- Opening Delimiter -

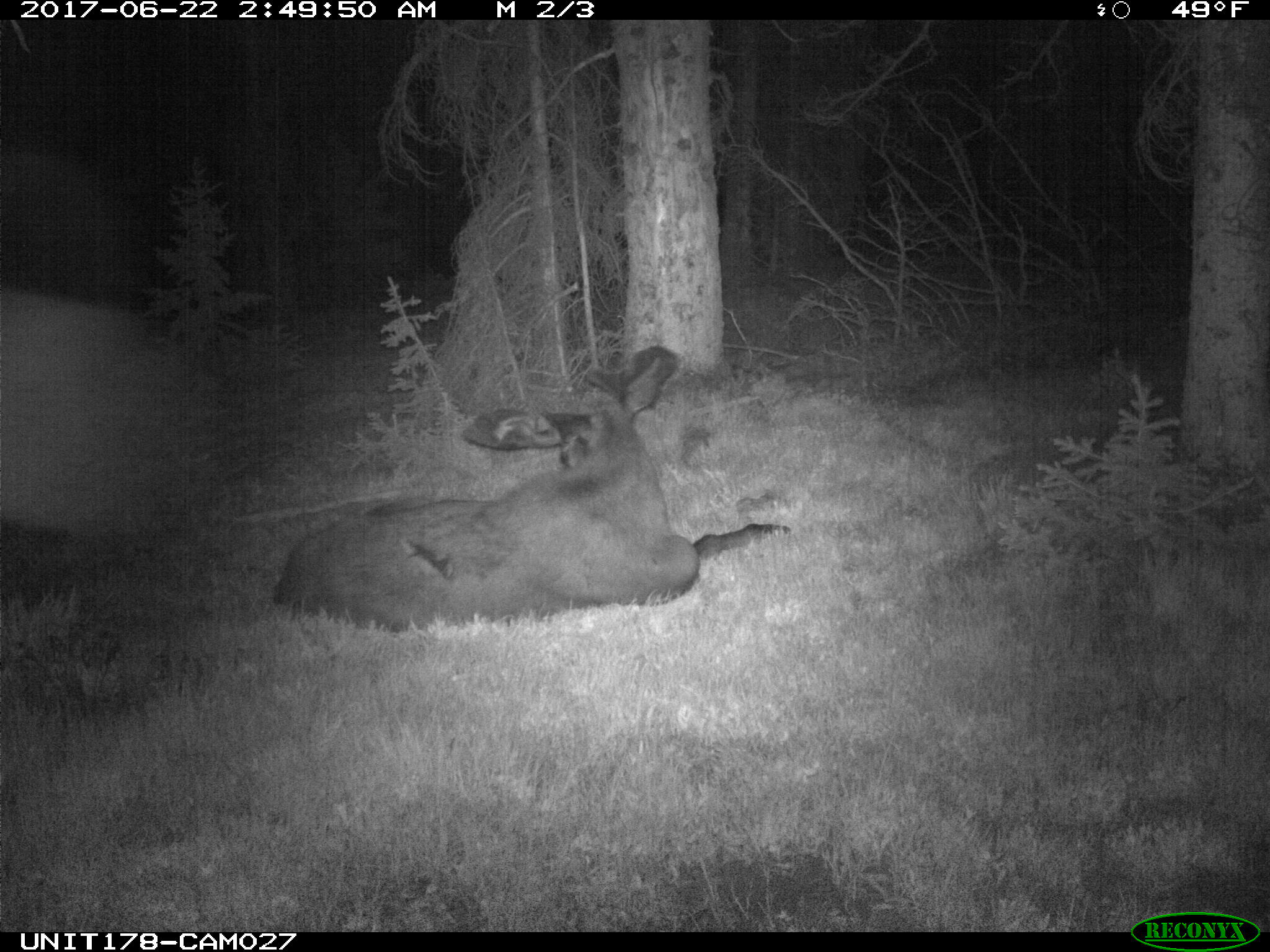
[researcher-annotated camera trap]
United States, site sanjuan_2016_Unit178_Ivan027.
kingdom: Animalia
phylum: Chordata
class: Mammalia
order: Artiodactyla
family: Cervidae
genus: Alces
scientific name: Alces alces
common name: moose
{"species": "Alces alces (moose)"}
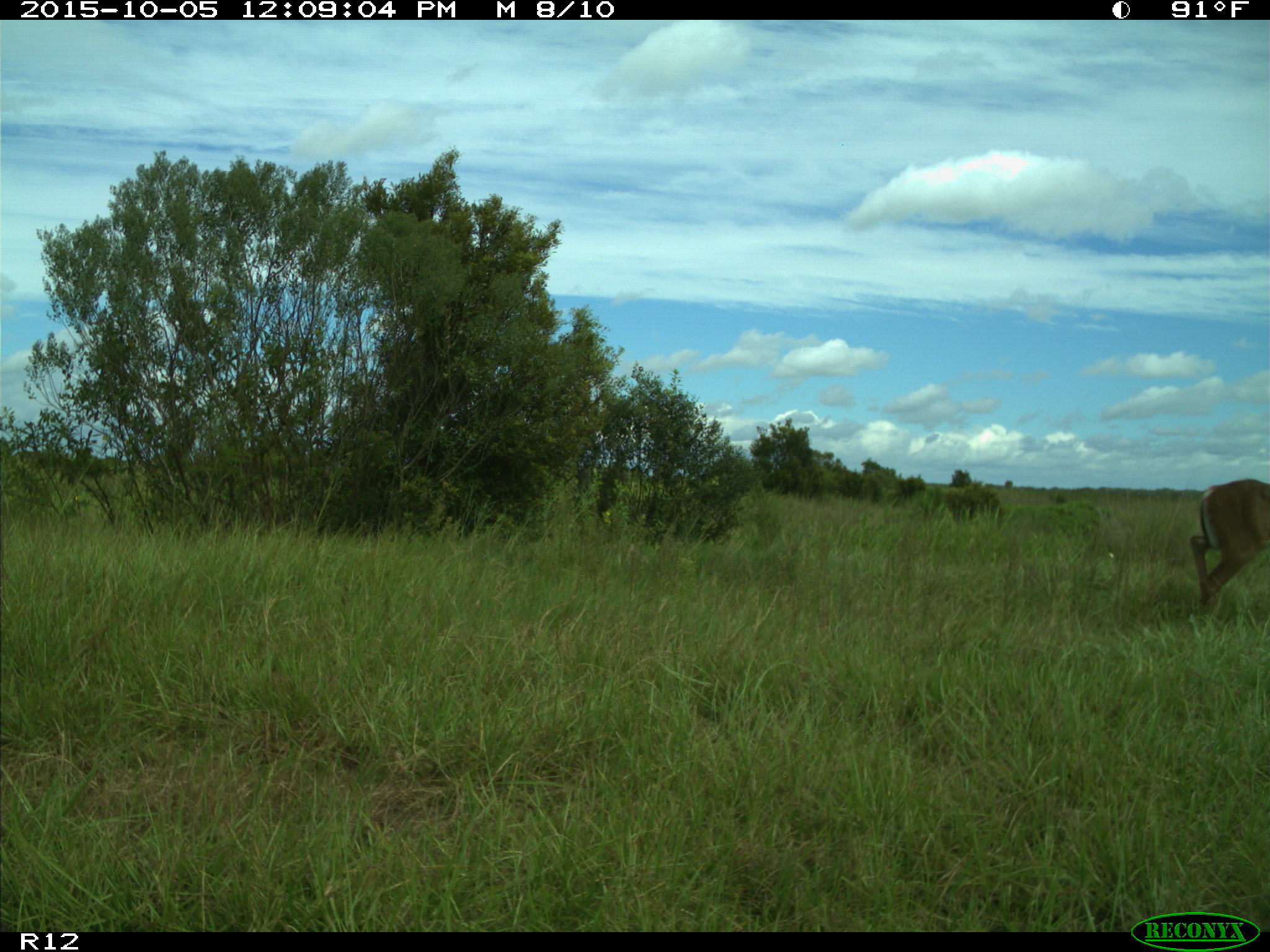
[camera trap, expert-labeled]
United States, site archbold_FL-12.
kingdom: Animalia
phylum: Chordata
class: Mammalia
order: Artiodactyla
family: Cervidae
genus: Odocoileus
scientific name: Odocoileus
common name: deer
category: unidentified deer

- Closing Delimiter -

With the pictures removed, output the listing above exactly.

— Output of the exercise —
[researcher-annotated camera trap]
United States, site sanjuan_2016_Unit178_Ivan027.
kingdom: Animalia
phylum: Chordata
class: Mammalia
order: Artiodactyla
family: Cervidae
genus: Alces
scientific name: Alces alces
common name: moose
{"species": "Alces alces (moose)"}
[camera trap, expert-labeled]
United States, site archbold_FL-12.
kingdom: Animalia
phylum: Chordata
class: Mammalia
order: Artiodactyla
family: Cervidae
genus: Odocoileus
scientific name: Odocoileus
common name: deer
category: unidentified deer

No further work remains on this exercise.